I’ve just finished reading the book Age of Opportunity – Lessons from the New Science of Adolescence by Laurence Steinberg, Ph.D. At 217 pages, it’s not an overly long book but it is absolutely packed with information. I did spend a lot of time reading it (normally I’m a pretty fast reader) because I was learning so much.
Dr. Steinberg begins the book by emphasizing that adolescence is a critical time when parents, teachers, and adults in general can do much to help young people develop. He explains that just as young children’s brains are very malleable and open to learning in the first few years (a state referred to as “plastic”) so too are adolescents. Interestingly, the more that adolescent brains are stimulated with learning challenges, the longer the span of plasticity will last. This can result in adults who are more competent and successful in their lives.
Dr. Steinberg explains also that there is a difference between puberty (the hormonal changes that transform us into adults) and adolescence (the stage between childhood and adulthood). You may have noticed that adolescence has lengthened over the past few decades. Because we often define the end of the stage with behaviors like employment and marriage, it’s easy to see that it’s lasting longer. Young people are taking longer to finish school, get employed in career tracks, and move out on their own.
I will admit to being a person who saw this trend as negative, but after reading this book I’m convinced differently. Because the adolescent brain is more plastic and malleable, individuals can learn more become better (happier, skilled, and more stable) adults. That sounds good to me.
With anecdotal evidence and 40 years of studies, Steinberg lays out the case that young people between the age of 10 and 25 need our help. There are things we as parents can do to help establish the best conditions for growth and development. Dr. Steinberg advocates for straightforward things like nutrition, avoidance of endocrine-interrupting chemicals (think organic), adequate sleep, and avoidance of screens. He also says parents need to be authoritative: structured but warm and flexible. This is a bigger challenge but one I think people can learn to meet. Parents also need to supervise adolescents carefully, help them avoid overly stressful situations, and keep them out of situations where they are prone to bad choices.

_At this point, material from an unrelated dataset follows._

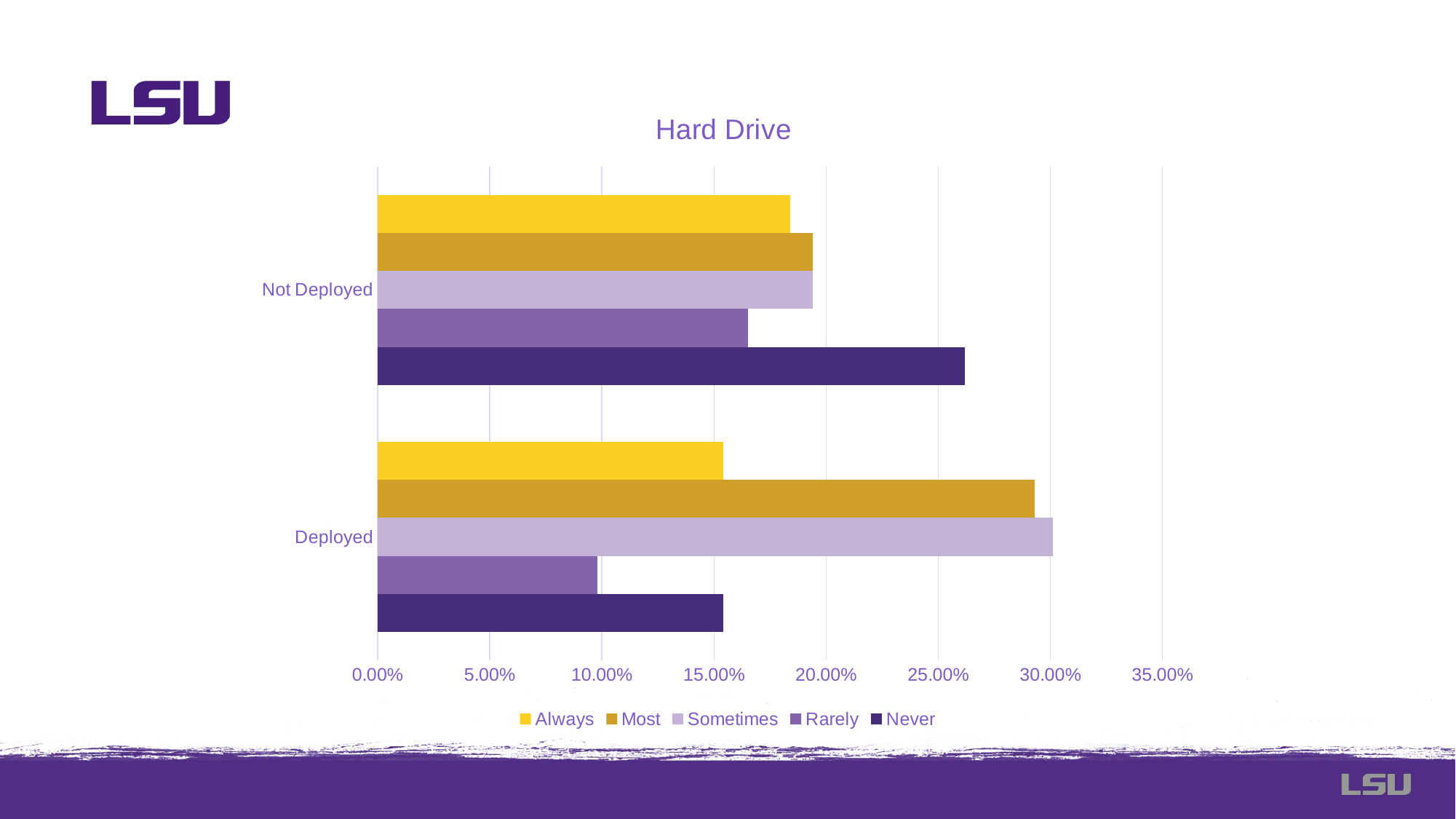
Which is larger, the Never value for Not Deployed or the Never value for Deployed? Not Deployed How many categories are shown on the vertical axis? 2 Is the Most value for Deployed greater or less than 25.00%? greater Which series has the lowest value for Not Deployed? Rarely What is the title of the chart? Hard Drive Is the Never value for Not Deployed greater or less than 25.00%? greater Is the Rarely value for Deployed greater or less than 15.00%? less Which series has the lowest value for Deployed? Rarely Which is larger, the Most value for Deployed or the Most value for Not Deployed? Deployed Which series has the highest value for Not Deployed? Never What kind of chart is shown on the slide? Bar chart How many series does the legend list? 5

The good doctor has a lot to say about self-regulation. Another description for that might be self-control. Either way, individuals who can self regulate are more likely to manage well in life. I was also pleased to read his analysis of success and how people achieve it. A big point (that I made sure to read to one of the older boys) is that the biggest factor in success isn’t intellect. It’s the willingness to work hard; hence the importance of self-regulation.
There’s far more content in this book than I can lay out here in this review, so I do encourage you to read it yourself. Parents, educators, and employers need to consider this information and then look at how they can help young people through adolescence. Dr. Steinberg does say that there are groups who disagree with adolescent research. As an individual not trained and experienced in this field, I cannot speak with authority to the validity and reliability of this book. However, the arguments and conclusions sounded reasonable to me. I do recommend people read and consider this book.
In terms of my own experience with this book, I do have one strong objection. Steinberg describes a time when he was called to be an expert witness in defense of a young man being sued for defamation. The young man had indeed done something foolish, to be sure. The case came to trial in the year 2000. Dr. Steinberg describes his drive to the courthouse thinking that there was no way the boy would lose since there is such a clear difference between youthful foolishness and criminal behavior. On his way he noticed that there were fewer and fewer campaign signs for Al Gore and began to feel a sense of dread. Sure enough, the jury found against the young man and penalized him with a hefty fine.
Of all people, a person as experienced as Dr. Steinberg (40 years as a developmental psychologist) would know that human behavior is never simple. I find the insinuation offensive that not having a particular political leaning would therefore result in a harsh decision. And really, fewer campaign signs in a neighborhood could be the result of multiple factors. There’s just no reason to characterize nearly 40% of the population as harsh and unfeeling just because of their political leanings. With the rest of the book written with such and even hand, this inclusion of bias was quite disappointing.
That objection aside, I do still think this book is a valuable contribution to parenting and education in the US. Dr. Steinberg makes the point that after decades of trying to improve the education outcomes for our young people we’ve had no results. I see plenty of hope in implementing his recommendations as they make a lot of sense to me and could indeed yield a great harvest of competent, stable, and happy adults.